### Esercizi
A: Come si traduce in inglese la frase "Esplose una tempesta di fuoco che correva alla velocità di 350 chilometri l'ora." del brano sui bombardamenti?
B: Secondo il brano sui bombardamenti, quante tonnellate di bombe furono scaricate in totale su Amburgo?
C: Riscrivi il tratto del brano sui bombardamenti che va da "Tra gli esempi" fino a "furono 55.000 morti.", sostituendo "Amburgo" con "Hamburg".

### Brano di testo
Si calcola che i bombardamenti criminali alleati in tutta l'Europa occupata dai nazisti fecero 3.500.000 vittime.

Tra gli esempi non italiani i più selvaggi furono i quattro bombardamenti di Amburgo, tra il luglio e l'agosto del 1943: 2.630 bombardieri vi presero parte, scaricando un totale di 8.759 tonnellate di bombe, di cui 4.378 incendiarie e 600.000 spezzoni alla termite. Esplose una tempesta di fuoco che correva alla velocità di 350 chilometri l'ora. La gente, in qualunque posto s'incontrava, persino nei rifugi, fu semplicemente volatilizzata. Vi furono 55.000 morti.

Dresda fu un altro caso spaventoso: la guerra stava per finire, era il 13 febbraio del 1945, l'antica e artistica città s'era salvata perché non aveva obiettivi militari importanti. In quei giorni aveva raddoppiato la sua popolazione, giungendo a 1.200.000, a causa dell'arrivo delle popolazioni dell'est che fuggivano di fronte all'avanzata delle truppe sovietiche. Gli attacchi dei 244 Lancaster, seguiti da altri 529, quindi da 311 fortezze volanti in due passate, furono calcolati con precisione per annullare i soccorsi che sarebbero giunti da altre città e impedire alla popolazione di salvarsi, radendo al suolo ogni fabbricato della zona. La tempesta di fuoco si scatenò improvvisamente, causata dalle tre mila tonnellate di bombe dirompenti e incendiarie. Non si è mai potuto calcolare con esattezza il numero dei morti, e si pensa che oscillarono tra i 150 mila e i 250 mila.

In Giappone poi, con le sue case di legno, cartone e bambù fu ancora peggio. I casi più barbaramente spettacolari furono quelli di Tokyo dove 332 superfortezze B.26 passarono a intervalli regolari, sollevando un mare di fuoco, che raggiunse i mille gradi di calore; anche l'erba fu bruciata (come all'epoca delle invasioni di Attila), e migliaia di persone s'accendevano e scoppiavano come fiammiferi. I morti furono 83.793, senza contare gli altri 120.000 circa che morirono successivamente per le ustioni riportate. Un'altra città martire fu Toyama, che fu distrutta per il 98%. Le bombe atomiche di Hiroshima e Nagasaki causarono solo il 3% del totale di queste distruzioni.

Uno dei tanti esempi italiani, tra i più crudeli, fu quello di Gorla (Milano): tra gli edifici colpiti ci fu la scuola elementare Francesco Crispi: 194 bambini, la direttrice, 14 maestre, un'assistente sanitaria e 4 bidelli morirono sotto le macerie. Ma anche i casi dei bambini mitragliati nelle giostre a Grosseto e a Civitavecchia.

### Dati forniti
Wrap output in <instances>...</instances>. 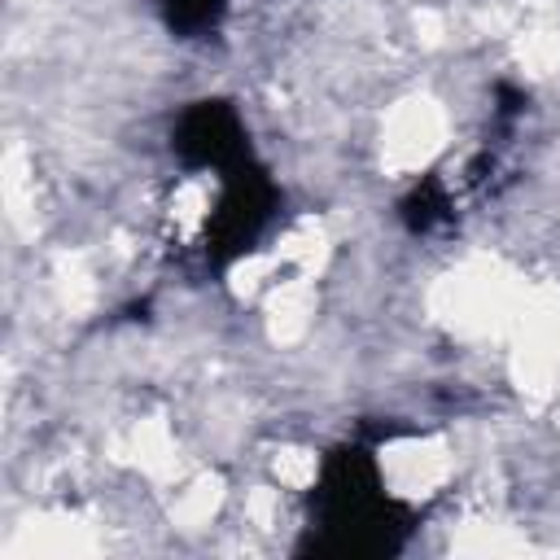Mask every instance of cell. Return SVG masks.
Returning a JSON list of instances; mask_svg holds the SVG:
<instances>
[{
	"label": "cell",
	"instance_id": "6da1fadb",
	"mask_svg": "<svg viewBox=\"0 0 560 560\" xmlns=\"http://www.w3.org/2000/svg\"><path fill=\"white\" fill-rule=\"evenodd\" d=\"M521 302H525V293L512 284V276L486 258L459 267L433 293L438 315L451 319L459 332H499L503 324H516Z\"/></svg>",
	"mask_w": 560,
	"mask_h": 560
},
{
	"label": "cell",
	"instance_id": "7a4b0ae2",
	"mask_svg": "<svg viewBox=\"0 0 560 560\" xmlns=\"http://www.w3.org/2000/svg\"><path fill=\"white\" fill-rule=\"evenodd\" d=\"M446 140V114L438 101L429 96H411V101H398L385 118V131H381V158L394 175H407L416 166H424Z\"/></svg>",
	"mask_w": 560,
	"mask_h": 560
},
{
	"label": "cell",
	"instance_id": "3957f363",
	"mask_svg": "<svg viewBox=\"0 0 560 560\" xmlns=\"http://www.w3.org/2000/svg\"><path fill=\"white\" fill-rule=\"evenodd\" d=\"M381 472L394 486V494L424 499L451 477V455L438 438H407L381 455Z\"/></svg>",
	"mask_w": 560,
	"mask_h": 560
},
{
	"label": "cell",
	"instance_id": "277c9868",
	"mask_svg": "<svg viewBox=\"0 0 560 560\" xmlns=\"http://www.w3.org/2000/svg\"><path fill=\"white\" fill-rule=\"evenodd\" d=\"M311 311H315V298H311V289H306V276L280 284V289L271 293V306H267L271 341H280V346H284V341H298V337L306 332V324H311Z\"/></svg>",
	"mask_w": 560,
	"mask_h": 560
},
{
	"label": "cell",
	"instance_id": "5b68a950",
	"mask_svg": "<svg viewBox=\"0 0 560 560\" xmlns=\"http://www.w3.org/2000/svg\"><path fill=\"white\" fill-rule=\"evenodd\" d=\"M127 451H131V459H136L144 472H153V477H171L175 464H179V455H175V438L166 433L162 420H140V424L131 429Z\"/></svg>",
	"mask_w": 560,
	"mask_h": 560
},
{
	"label": "cell",
	"instance_id": "8992f818",
	"mask_svg": "<svg viewBox=\"0 0 560 560\" xmlns=\"http://www.w3.org/2000/svg\"><path fill=\"white\" fill-rule=\"evenodd\" d=\"M324 254H328V245H324L319 219H298L293 232H289V236L280 241V249H276V258H280V262H293L302 276H311V271L324 262Z\"/></svg>",
	"mask_w": 560,
	"mask_h": 560
},
{
	"label": "cell",
	"instance_id": "52a82bcc",
	"mask_svg": "<svg viewBox=\"0 0 560 560\" xmlns=\"http://www.w3.org/2000/svg\"><path fill=\"white\" fill-rule=\"evenodd\" d=\"M219 499H223L219 477L201 472V477H192V481L179 490V499L171 503V516H175L179 525H201V521H210V512L219 508Z\"/></svg>",
	"mask_w": 560,
	"mask_h": 560
},
{
	"label": "cell",
	"instance_id": "ba28073f",
	"mask_svg": "<svg viewBox=\"0 0 560 560\" xmlns=\"http://www.w3.org/2000/svg\"><path fill=\"white\" fill-rule=\"evenodd\" d=\"M57 289H61V302H66L74 315L92 306L96 284H92V271L83 267L79 254H61V258H57Z\"/></svg>",
	"mask_w": 560,
	"mask_h": 560
},
{
	"label": "cell",
	"instance_id": "9c48e42d",
	"mask_svg": "<svg viewBox=\"0 0 560 560\" xmlns=\"http://www.w3.org/2000/svg\"><path fill=\"white\" fill-rule=\"evenodd\" d=\"M4 201H9L13 223L31 228V171H26L22 149H9V158H4Z\"/></svg>",
	"mask_w": 560,
	"mask_h": 560
},
{
	"label": "cell",
	"instance_id": "30bf717a",
	"mask_svg": "<svg viewBox=\"0 0 560 560\" xmlns=\"http://www.w3.org/2000/svg\"><path fill=\"white\" fill-rule=\"evenodd\" d=\"M516 57L525 70L551 74V70H560V35L556 31H529L516 39Z\"/></svg>",
	"mask_w": 560,
	"mask_h": 560
},
{
	"label": "cell",
	"instance_id": "8fae6325",
	"mask_svg": "<svg viewBox=\"0 0 560 560\" xmlns=\"http://www.w3.org/2000/svg\"><path fill=\"white\" fill-rule=\"evenodd\" d=\"M315 472H319V464H315V455H311V451L289 446V451H280V455H276V477H280L289 490L311 486V481H315Z\"/></svg>",
	"mask_w": 560,
	"mask_h": 560
},
{
	"label": "cell",
	"instance_id": "7c38bea8",
	"mask_svg": "<svg viewBox=\"0 0 560 560\" xmlns=\"http://www.w3.org/2000/svg\"><path fill=\"white\" fill-rule=\"evenodd\" d=\"M171 219H175L184 232H192V228L206 219V188H201V184L175 188V197H171Z\"/></svg>",
	"mask_w": 560,
	"mask_h": 560
}]
</instances>
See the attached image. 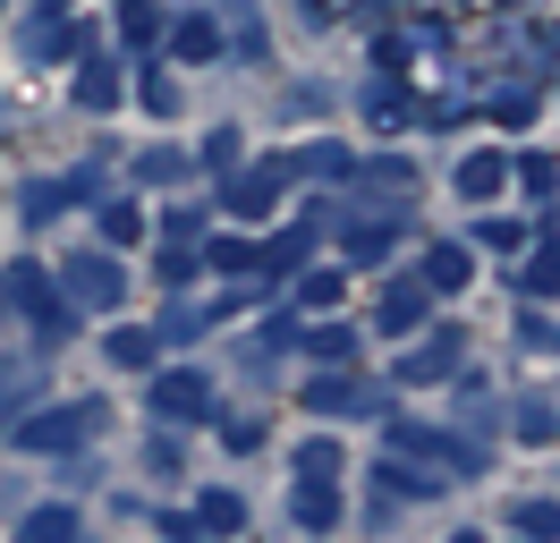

### Le risposte
A: A firestorm broke out that moved at a speed of 350 kilometers per hour.

B: 8.759 tonnellate.

C:
Tra gli esempi non italiani i più selvaggi furono i quattro bombardamenti di Hamburg, tra il luglio e l'agosto del 1943: 2.630 bombardieri vi presero parte, scaricando un totale di 8.759 tonnellate di bombe, di cui 4.378 incendiarie e 600.000 spezzoni alla termite. Esplose una tempesta di fuoco che correva alla velocità di 350 chilometri l'ora. La gente, in qualunque posto s'incontrava, persino nei rifugi, fu semplicemente volatilizzata. Vi furono 55.000 morti.